• **Отрывок текста**:
════════════════

Деда этапировали в Коми, в Устьвымлаг — в этапе было 165 человек. Там он работал на лесоповале, а потом устроился работать агрономом. В 1949 году его отправили вместе с большим этапом в Казахстан, где он работал все так же агрономом. У меня есть документ, в котором ему даже выражена благодарность за выведение нового сорта помидоров — «Спасская красавица».
Все лагерное время дед и его семья писали ходатайства о пересмотре дела, которые отклонялись. Ситуация изменилась, когда умер Сталин. В 1955 году его освободили по амнистии, но не реабилитировали — это произошло только через год. В семейном архиве есть справка, подписанная Чепцовым, уже председателем Военной Коллегии Верховного Суда СССР, что дедушка реабилитирован — моего дедушку реабилитировал тот же человек, который его и осудил.
В 90-е чекисты поджали хвосты и сидели тихо, но с назначением Путина на должность президента они поднялись и распустили крылышки, чтобы сделать все так же, как было прежде, о чем можно судить хотя бы по закрытому доступу к архивным документам: многие архивы ВЧК-НКВД засекречены до сих пор. Государству это выгодно, оно это поощряет. Даже если взять судебные процессы по «болотному делу»: судьи действуют, как и раньше, по указке, за что не несут никакого наказания. А если бы наказали их предшественников, творивших массовый террор, то нынешние задумались бы — а не накажут ли и нас?
Василий Косован
Отец и мать: Николай Васильевич и Елена Григорьевна Косован, 6 лет ссылки
Репрессированы был мой отец, моя мама и я. Шел 1950 год, мне тогда не было и года. Мы жили на Западной Украине, в 1939 году нас присоединили к Советскому Союзу. Когда началась война, моего отца не призвали в армию. Это случилось потом, когда советские войска пошли на запад, освободили земли от немцев — отца взяли служить сапером-понтонером. После войны он отправился домой в город Джуров Полтавской области и занялся там сельским хозяйством. У него родилась дочка — моя сестра, а через пять лет родился я.

════════════════

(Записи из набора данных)
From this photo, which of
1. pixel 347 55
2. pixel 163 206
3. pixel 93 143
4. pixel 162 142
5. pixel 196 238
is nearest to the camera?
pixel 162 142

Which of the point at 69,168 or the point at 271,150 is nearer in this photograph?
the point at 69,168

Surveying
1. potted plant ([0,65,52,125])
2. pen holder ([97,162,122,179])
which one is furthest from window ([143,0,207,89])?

════════════════

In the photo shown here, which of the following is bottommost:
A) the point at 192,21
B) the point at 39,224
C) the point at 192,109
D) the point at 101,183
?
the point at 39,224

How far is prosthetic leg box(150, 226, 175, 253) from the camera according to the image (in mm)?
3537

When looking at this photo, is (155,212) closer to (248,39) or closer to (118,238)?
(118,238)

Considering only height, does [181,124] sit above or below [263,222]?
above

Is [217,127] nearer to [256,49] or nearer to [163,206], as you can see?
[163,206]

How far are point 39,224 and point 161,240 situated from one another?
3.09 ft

════════════════

• **Цели**:
a: Перепишите в виде списка абзац отрывка о репрессиях, который начинается словами «Деда этапировали в Коми». Сохраните его основные факты.
b: Продолжите отрывок о репрессиях после его последнего предложения.
Записи взяты из другого источника.

• **Ответы к заданиям**:
a:
- Деда в этапе из 165 человек отправили в Коми, в Устьвымлаг.
- Там он сначала работал на лесоповале, а затем агрономом.
- В 1949 году его с большим этапом перевели в Казахстан, где он по-прежнему работал агрономом.
- Сохранился документ, в котором ему выражена благодарность за выведение нового сорта помидоров «Спасская красавица».

b:
Недалеко от нас в лесах прятались члены так называемого сопротивления под предводительством Степана Бандеры. Многие мужчины уходили туда, чтобы бороться с советской властью. К моему отцу неоднократно приходили и звали его так же в лес, но мама говорила ему: какой лес, у тебя двое детей, сиди давай дома. А он был и не против. Но в 1950 году отца обвинили в связях с бандеровцами. Потом, когда мы уже были реабилитированы, наш сосед признался, что по пьяни дал против нас ложные показания. К нам пришли уполномоченные люди и сказали, что у нас есть сутки — на следующий день нас будут вывозить. Родители понимали, насколько опасный предстоит путь, и поэтому, желая спасти хоть кого-то из семьи, отдали мою шестилетнюю сестру тете, которая жила на другом конце села. Меня отдать они не могли, потому что я был совсем маленький. Когда нас забирали, возник вопрос, где второй ребенок, но чекисты плюнули на это и не стали разбираться.
Сначала нас отвезли в Ивано-Франковск, а потом отправили в Томскую область на реку Чулым. Мы ехали в товарном вагоне, а потом еще плыли на пароходе. Нас высадили на совершенно голую землю и сказали: начинайте обустраиваться. Под руководством комендатуры строили дома. Из-за того, что мне было мало лет, я не помню всех трудностей, но можно представить, каково было моим родителям — остаться с грудным ребенком на голой земле ранней весной и работать из-под палки коменданта.
Вскоре после смерти Сталина нас реабилитировали и мы вернулись домой. С сестрой мы увиделись первый раз через пять лет после разлуки. Но дома мы как бы были с пятном, хотя и реабилитированы. На нас косо смотрели, сестре не дали поступить в институт, хотя она отлично сдала все экзамены. Жить там было невозможно, так что мы уехали из дома и поменяли несколько мест жительства.
Кирилл Серебренитский, этнолог, историк
Дед: Виктор Иванович Кельбедин расстрелян в 1937 году
Мой дед был абсолютно аполитичным, но безумно любил сельское хозяйство, поэтому во время революции он был на стороне большевиков, обещавших крестьянам землю. В 1922 году он вступил в партию и всю жизнь занимался только агрономией. Сделал довольно серьезную карьеру: был заместителем начальника краевого земельного управления в Средневолжской области. Но в 1935 году его карьера покатилась под откос, а в 1936 году он рухнул с карьерной лестницы и стал директором Бузулукской машинно-тракторной станции (МТС). У нас дома сохранился уникальный документ — исповедь деда на куске обоев, написанная карандашом. Он написал ее накануне ареста: в ней он оправдывался, что проблемы в работе МТС — это не его вина, что были какие-то объективные причины; там же были имена людей из земельного управления, которые могли его оклеветать. По тексту ясно, что он осознавал, что обречен, но не понимал что ставят ему в вину, поэтому в исповеди пытался угадать это и объясниться. В 1937 году, в один из дней, в 10 утра домой к деду пришли чекисты, мгновенно его забрали. Его обвиняли в том, что он троцкист, потому что его начальник якобы был троцкистом. Через три дня деда расстреляли.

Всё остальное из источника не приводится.